Task description | Copy out exactly the lines spanning the line with "きくちちき「いちにのさん」2" to the line with "Диплом за участие", inclusive, from the data underneath, with no pictures.

Information supplied |
┄┄┄┄┄┄┄┄┄┄

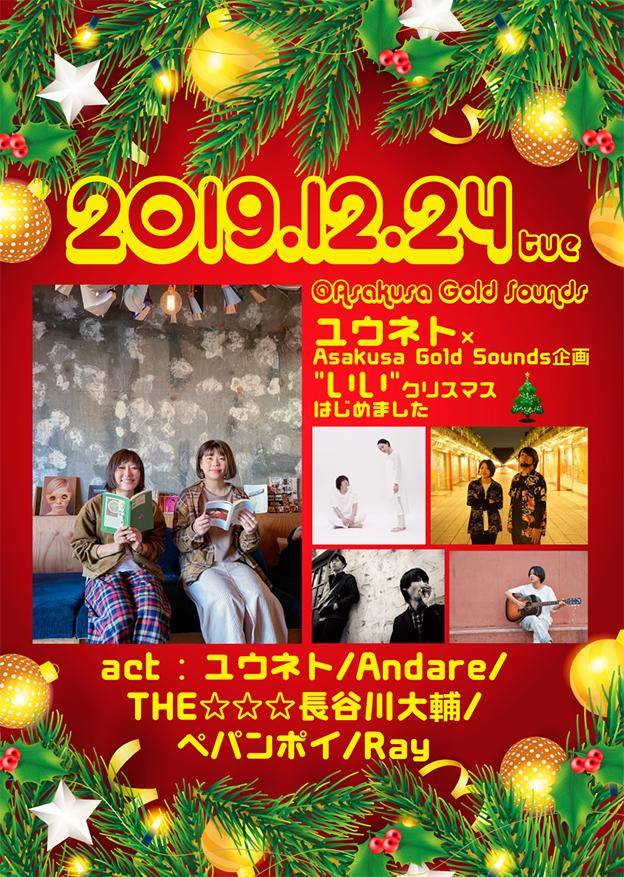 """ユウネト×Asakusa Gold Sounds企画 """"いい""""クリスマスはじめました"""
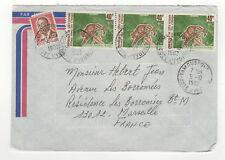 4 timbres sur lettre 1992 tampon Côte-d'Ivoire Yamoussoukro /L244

┄┄┄┄┄┄┄┄┄┄

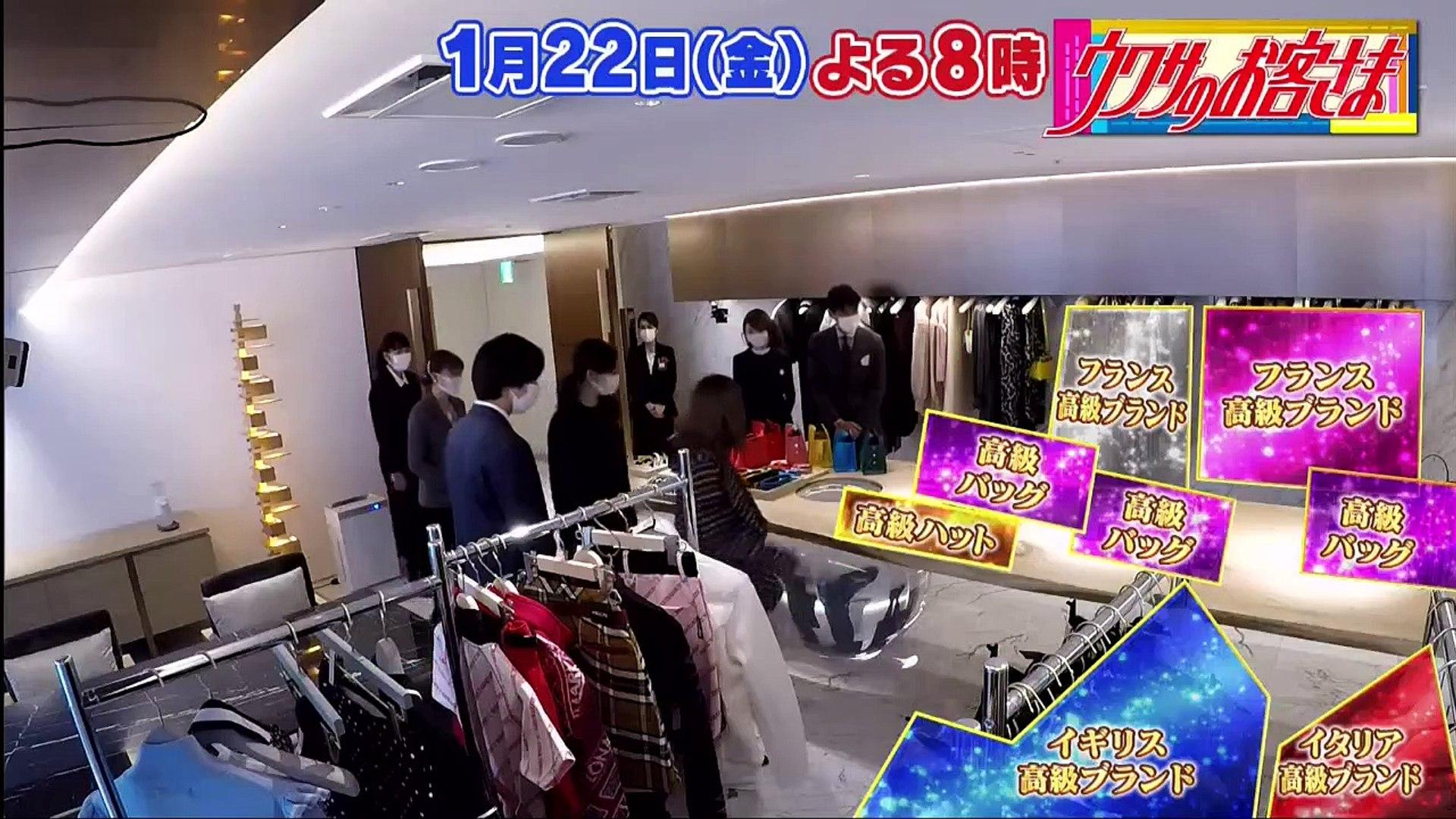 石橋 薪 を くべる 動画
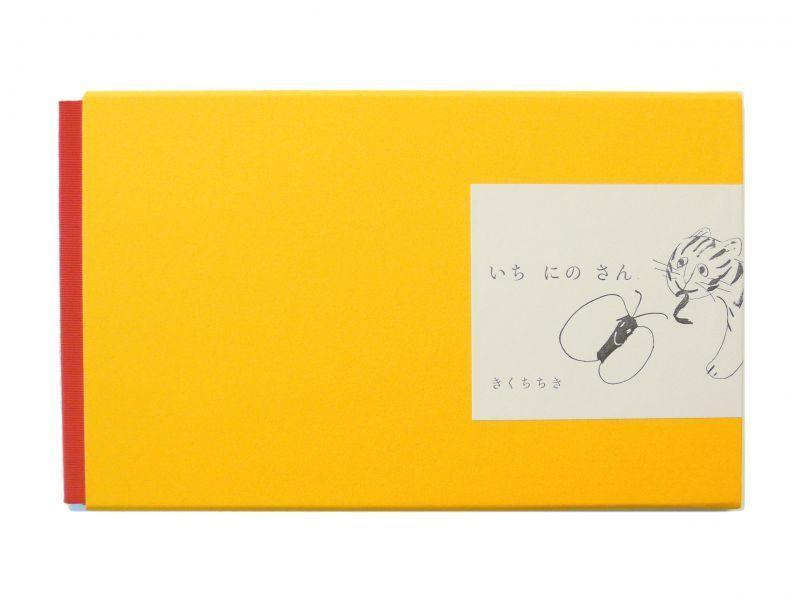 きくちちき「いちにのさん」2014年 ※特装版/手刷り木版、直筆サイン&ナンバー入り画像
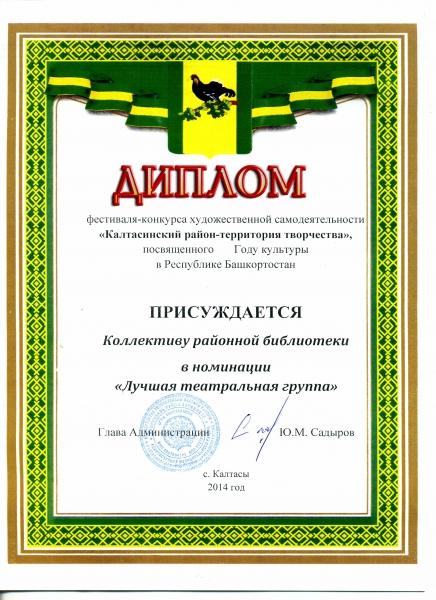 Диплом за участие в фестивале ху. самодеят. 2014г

┄┄┄┄┄┄┄┄┄┄

Answer to the problem |
 きくちちき「いちにのさん」2014年 ※特装版/手刷り木版、直筆サイン&ナンバー入り画像
 Диплом за участие в фестивале ху. самодеят. 2014г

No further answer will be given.